Extrait du texte:

****************************************

Lettre de la CNA aux Bâtonniers

20 juillet 2012

Madame, Monsieur le Bâtonnier,

Nous nous permettons de nous adresser à vous au moment où se poursuit la réflexion de la profession sur sa gouvernance et sur les modifications sur le mode électoral du CNB, notamment à la Conférence des Bâtonniers, pour vous rappeler les positions de la CNA sur ces sujets.

Aujourd’hui nous constatons que le système électoral des membres du CNB se traduit par une sous représentation considérable des moyens et petits barreaux.

Vous êtes le Bâtonnier de l’un  des 128 moyens et petits barreaux qui au 1er janvier 2011 regroupaient 14.205 avocats, or ces 128 barreaux et ces 14.205 ont 12 élus au Conseil National des Barreaux lorsque 21 grands et moyens barreaux qui regroupaient au 1er janvier 2011  13.890 avocats , soit un nombre à peu près identique d’avocats, ont 26 élus !

Des avocats considèrent que le CNB ne les représente pas, cette analyse leur donne raison.

La CNA propose de créer des circonscriptions démographiques qui assureraient une juste représentation de tous les barreaux et de tous les avocats au sein d’un CNB qui doit être le lieu de l’unité de la profession.

Avant d’en venir à ce sujet il nous semble nécessaire d’évoquer préalablement et rapidement d’autres questions ayant trait précisément à la manière dont notre profession est se gouverne.

L’une des premières questions que l’on peut se poser sur la gouvernance est de savoir si en réalité la profession restera maitresse de sa propre gouvernance, ou si, comme cela s’est produit en Angleterre la dérégulation ne nous dépossédera pas  de celle-ci, c’est-à-dire de la discipline et du tableau.

La situation anglaise révèle que la mise sous tutelle de la profession par des organismes indépendants ou gouvernementaux dans lesquels les professionnels vont devenir minoritaires, a pour origine l’absence de contrôle sur le terrain des professionnels, la Law Society ayant tout concentré à Londres, les structures locales n’ayant plus eu d’efficacité notamment en matière disciplinaire.

Lors d’une manifestation professionnelle à Varsovie, Jean-Louis SCHERMANN, co-signataire de cette lettre a pu justifier  la pertinence de notre déontologie et  de la gouvernance de la profession par elle-même en se fondant sur les jurisprudences de la CJUE, du Conseil Constitutionnel et de la Cour de Cassation.

Nous vous joignons  le texte de cette intervention ainsi que le rapport sur la gouvernance, adopté par la CNA en juin 2010,dans sa version actualisée ainsi que l’article paru dans la « Gazette du Palais » de juillet 2011 sur  les propositions de la CNA. Dans les annexes du rapport les modifications législatives et réglementaires à opérer au regard de ces propositions sont rédigées.

La CNA y rappelle  son attachement aux barreaux et son opposition aux barreaux de cour, elle propose également l’instauration d’un referendum d’initiative professionnelle afin que sur les grands sujets de la profession les avocats puissent directement se prononcer.

****************************************

Liste fournie:
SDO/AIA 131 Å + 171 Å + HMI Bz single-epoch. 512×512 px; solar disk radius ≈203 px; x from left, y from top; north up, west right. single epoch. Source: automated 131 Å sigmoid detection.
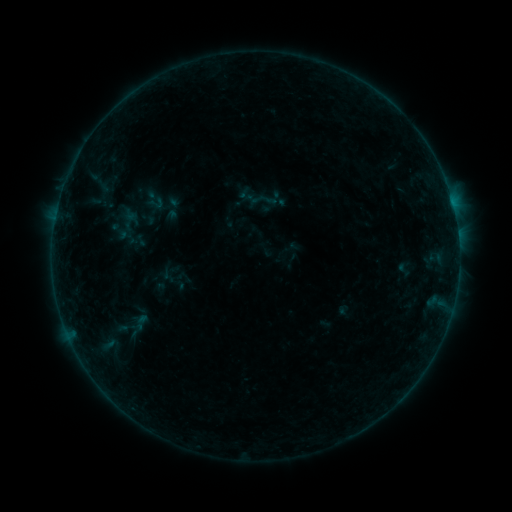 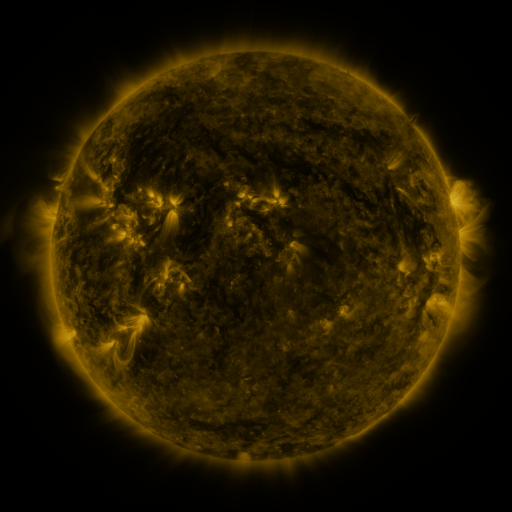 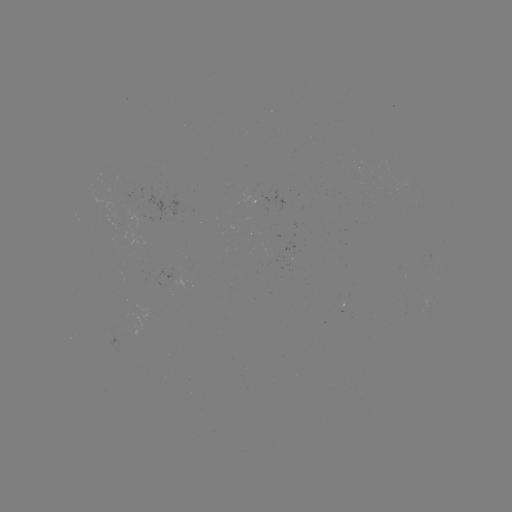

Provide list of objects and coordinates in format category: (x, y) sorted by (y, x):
sigmoid: (157, 203)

****************************************

Consigne:
Répondez à ces questions d'après la lettre de la CNA aux Bâtonniers :
(a) Combien d'élus au Conseil National des Barreaux ont les 128 moyens et petits barreaux ?
(b) Dans quelle ville Jean-Louis SCHERMANN est-il intervenu lors d'une manifestation professionnelle ?
(c) Quand la CNA a-t-elle adopté son rapport sur la gouvernance ?
La liste provient d'une source distincte de la lettre.

Résultat final:
(a) 12 élus.
(b) À Varsovie.
(c) En juin 2010.